Baasar è un cane randagio. Mentre sta vagando tra le strade della capitale Ulan Bator, viene ucciso da cacciatori il cui compito è ridurre il numero, altissimo, di cani senza padrone presenti in città. L’anima del cane si deve quindi reincarnare e, come si narra in una leggenda mongola, potrà avvenire sotto forma di essere umano, dopo aver passato una vita a vagare libero. Ma Baasar non vuole rinascere come uomo.

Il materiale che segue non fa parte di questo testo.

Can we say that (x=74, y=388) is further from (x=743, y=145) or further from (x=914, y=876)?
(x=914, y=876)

L’anima di Baasar inizia quindi a ripercorrere tutta la sua esistenza: prima cane da pastore che viveva nella steppa con una famiglia nomade, poi abbandonato dai proprio padroni, infine l’incontro con una donna che aspetta un bambino.


Diretto nel 1998 dal mongolo Dorjkhandyn Turmunkh e dal belga Peter Brosens, quest’ultimo autore anche dello splendido Khadak (2006), State of Dogs è un film straordinario, sicuramente il migliore della Mongolia post comunista e forse dell’intera storia cinematografica di quel paese. Si tratta di una pellicola difficile da definire e inserire in un genere preciso. Elementi di finzione si integrano con stralci documentari, quasi etnografici, e altri fiabeschi, fantastici e impressionisti, come impressionista è l’immagine di Ulan Bator e della Mongolia che gli autori danno. Alle vicende del cane Baasar che non vuole diventare uomo, si affiancano leggende mongole, miti di fondazioni, cerimonie e canti popolari. Il risultato è un film profondo, riflessivo e altamente spirituale, dal sapore quasi mistico, lento, ma mai noioso, che affascina sin dal primo istante.

La reincarnazione di Baasar si fa metafora della condizione umana, in cui tutto scorre e tutto è movimento. Come fa ben notare Carson Lund su Cinelogue, il movimento è il tema centrale della pellicola, il nodo focale: il fluire della vita e il rapporto vita-morte sono mostrati visivamente attraverso movimenti reali e concettuali. Si va dall’errare del cane randagio al vagare della sua anima, dal transito di treni e auto in paesaggi sconfinati sino al passaggio dai costumi tipici a quelli della modernità. Il tutto si conclude con la scena che vede protagonista una contorsionista, che si esibisce sulle note di Charo Calvo, e che dà bene l’idea quasi di un’astrazione della vita.


Il misticismo di State of Dogs è autentico e non infastidisce certo lo spettatore che si ritrova trasportato in una realtà lontana. Presentato alla Mostra d’Arte Cinematografica di Venezia e al Festival di Toronto, ha vinto 18 premi in giro per il mondo, tra cui il Grand Prix al Visions du Réel Film Festival di Nyon, Svizzera, tra le principali manifestazioni documentaristiche internazionali.